Okay. It's not quite a mystery in the traditional sense, but that is Lethem's ultimate charm. The plot isn't so much a whodunit as it is a whoisit. In this case, impromptu amateur sleuth Phoebe Siegler meets professional private eye Charles Heist, aka the eponymous Feral Detective, in a land that is way outside her comfort zone. It's the tornadic days following the January 2017 inauguration of Donald Trump, and a pre-apocalyptic panic has hit Siegler and her fellow Manhattanite liberals. The fact that Phoebe and the new President share a hometown makes her feel like New York City is no longer habitable.
Among her coworkers at the New York Times, Phoebe becomes known as "The Girl Who Quit" after throwing a whopping temper tantrum: "I conceived my quitting
I actually opened my yawp and did it, made a perverse stand on principle, stunning myself and those in range of hearing. The hate in my heart was amazing. I blamed my city for producing and being unable to defeat the monster in the tower." With limited (read, no) immediate prospects, she is open to whatever possibilities present themselves. So after Arabella, the college-age daughter of a friend, goes AWOL from her California campus, Phoebe volunteers to travel west to locate and retrieve the girl. At this point the novel becomes a cross between Lethem's Chronic City and The Wizard of Oz. Though Phoebe is not seeking a bogus Wizard so much as she is running from one.

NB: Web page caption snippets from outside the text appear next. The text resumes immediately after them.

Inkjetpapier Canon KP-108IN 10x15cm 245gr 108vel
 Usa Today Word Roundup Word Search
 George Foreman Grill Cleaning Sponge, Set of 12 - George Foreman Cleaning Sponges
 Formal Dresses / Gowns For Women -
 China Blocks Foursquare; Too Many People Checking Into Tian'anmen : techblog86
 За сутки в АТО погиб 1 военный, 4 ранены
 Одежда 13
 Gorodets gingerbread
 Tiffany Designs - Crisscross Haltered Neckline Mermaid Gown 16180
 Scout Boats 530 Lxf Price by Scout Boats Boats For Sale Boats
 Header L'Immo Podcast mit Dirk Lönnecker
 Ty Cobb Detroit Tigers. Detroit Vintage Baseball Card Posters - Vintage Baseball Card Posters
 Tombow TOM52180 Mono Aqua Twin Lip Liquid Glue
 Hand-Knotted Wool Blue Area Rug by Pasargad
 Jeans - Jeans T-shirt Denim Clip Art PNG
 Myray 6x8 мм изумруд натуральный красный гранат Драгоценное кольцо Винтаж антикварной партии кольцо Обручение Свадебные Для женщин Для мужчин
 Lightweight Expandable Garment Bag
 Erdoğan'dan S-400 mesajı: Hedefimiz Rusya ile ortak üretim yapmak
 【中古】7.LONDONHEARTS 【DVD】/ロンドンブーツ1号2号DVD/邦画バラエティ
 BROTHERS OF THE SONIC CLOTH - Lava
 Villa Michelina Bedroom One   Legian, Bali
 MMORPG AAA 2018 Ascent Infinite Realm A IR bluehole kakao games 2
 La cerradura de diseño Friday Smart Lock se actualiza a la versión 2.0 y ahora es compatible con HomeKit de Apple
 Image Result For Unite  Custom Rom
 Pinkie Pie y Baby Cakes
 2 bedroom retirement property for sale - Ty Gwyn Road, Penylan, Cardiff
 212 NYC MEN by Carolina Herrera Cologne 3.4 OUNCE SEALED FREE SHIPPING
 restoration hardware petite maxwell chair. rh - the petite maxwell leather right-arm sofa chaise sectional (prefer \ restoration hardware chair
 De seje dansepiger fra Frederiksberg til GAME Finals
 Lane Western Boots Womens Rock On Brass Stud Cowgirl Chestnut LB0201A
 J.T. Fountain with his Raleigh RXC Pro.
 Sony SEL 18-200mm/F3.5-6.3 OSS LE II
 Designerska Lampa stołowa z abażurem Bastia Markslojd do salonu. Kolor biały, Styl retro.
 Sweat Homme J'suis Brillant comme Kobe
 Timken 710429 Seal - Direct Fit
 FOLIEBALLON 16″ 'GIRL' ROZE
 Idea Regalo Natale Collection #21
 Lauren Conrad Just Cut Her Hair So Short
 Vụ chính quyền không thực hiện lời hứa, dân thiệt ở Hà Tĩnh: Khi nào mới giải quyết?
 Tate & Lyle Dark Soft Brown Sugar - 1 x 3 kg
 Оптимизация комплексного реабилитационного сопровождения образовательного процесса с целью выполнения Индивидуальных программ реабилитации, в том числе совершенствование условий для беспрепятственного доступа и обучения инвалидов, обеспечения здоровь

Her first stop upon reaching the eastern confines of the Golden State is to locate Mr. Heist. (I do enjoy Lethem's Dickensian names.) Talk about backdrop shock! If New York City felt uncomfortable, this locale feels extraterrestrial. Upon arriving at Heist's address, she notes that, "On the right, behind cyclone fence, [was] a tundra of pits and heaped hills of gravel
In this wasteland the building seemed fake. It claimed a context where none was possible. I mean, human beings, ones you'd want to be or know." As a former Midwesterner transplanted to the southwestern desert I could identify with what follows. " [T]he blue," she says, "was killing me. I don't mean the blues, as in the white girl blues
It was the blue of the sky that was killing me, that and the way, across the street, with no sense of proportion or taste, snow capped peaks argued intricately with the flat galactic blue." All of this feels so foreign as to be eerily cinematic.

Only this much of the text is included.